УКАЗАНИЕ: Обновите отрывок о Мюллере: воспроизведите заново фрагмент, который открывается словами «Итак, начинает Мюллер» и закрывается словами «Так веди туда.», поставив «дуб» вместо «платан».

ФРАГМЕНТ ТЕКСТА:
--------------------
Однако Мюллер в действительности вовсе не был этнологом, а еще хуже то, что его совершенно не интересовала душа, хотя он немало использует это слово, когда рассказывает, к примеру, об индийском Пуруше или Атмане, сравнивая древние индийские философии. Но Пуруша – это Пуруша, а вовсе не то, что стало предметом психологии.

Поэтому Мюллера можно было бы и совсем выпустить из рассмотрения, если бы не один чрезвычайно показательный мировоззренческий отрывок из «Сравнительной мифологии».

Вундт, завершая свою знаменитую работу «О душе человека и животных», приводит потрясающую воображение и ужасающую душу картину вселенской гибели, к которой нас с неизбежностью ведет лишенное богов естествознание. Картина эта столь искусно вылеплена Вундтом, что становится очевидным: она не случайна – в ней скрыта та самая «силовая точка опоры», с помощью которой естественная наука перевернула мир. И перевернула психологически, напугав, поразив воображение и захватив умы…

У Мюллера есть подобный же мировоззренческий кусок, в котором он, как боец за победу научной революции во всем мире, выразил свое отношение к ее врагам. Кусок этот довольно большой, но настолько важный, что я приведу его целиком. Начинается он с пересказа одного места из Платоновского «Федра», которое позволяет Мюллеру с подростковой задиристостью наскакивать на Сократа, заявляя, что сейчас он, «как два пальца об асфальт», по образному выражению молодежного сленга, докажет, что Сократ был не прав с его самопознанием. Молодые и лучшие ученые прогрессивные деятели науки отвергают все эти добуржуазные бредни и идут другим путем…

Итак, начинает Мюллер с отрывка из Федра.

«Федр. Видишь ли ты этот высокий платан?

Сократ. А что?

Ф. Под ним есть и тень с умеренной прохладой, есть и трава, чтобы сесть или прилечь, если захотим.

С. Так веди туда.

Ф. Скажи, Сократ, не здесь ли где-то на берегах Илисса, Орития, как говорят, была похищена Бореем?

С. Да, говорят.

Ф. Не с этого ли именно места? Здесь, кажется, воды так чисты и прозрачны, все так удобно для девичьих игр.

С. Нет, на две или три стадии ниже, там, где переход к храму Агры; там еще где-то есть и жертвенник Борею.

Ф. Я этого не знал; но скажи, Сократ, ради Зевса, веришь ли ты в истину этого сказания?

С. Неудивительно было бы, если бы и я, заодно со всеми мудрыми людьми, стал отвергать это сказание; тогда бы и я стал мудрствовать и говорить, что Оритию унесло порывом северного ветра с одной из близлежащий скал, где она играла с своей подругой Фармакеей; а потом, когда она таким образом погибла, стали говорить, что она была похищена Бореем отсюда или с холма Ареса: потому что существует еще другое сказание, будто похищение совершилось с того холма, а не отсюда.
--------------------
РАЗДЕЛ ДАННЫХ:
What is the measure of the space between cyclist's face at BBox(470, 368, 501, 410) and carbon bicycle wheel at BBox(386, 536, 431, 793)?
--------------------
РЕШЕНИЕ ЗАДАНИЯ:
Итак, начинает Мюллер с отрывка из Федра.

«Федр. Видишь ли ты этот высокий дуб?

Сократ. А что?

Ф. Под ним есть и тень с умеренной прохладой, есть и трава, чтобы сесть или прилечь, если захотим.

С. Так веди туда.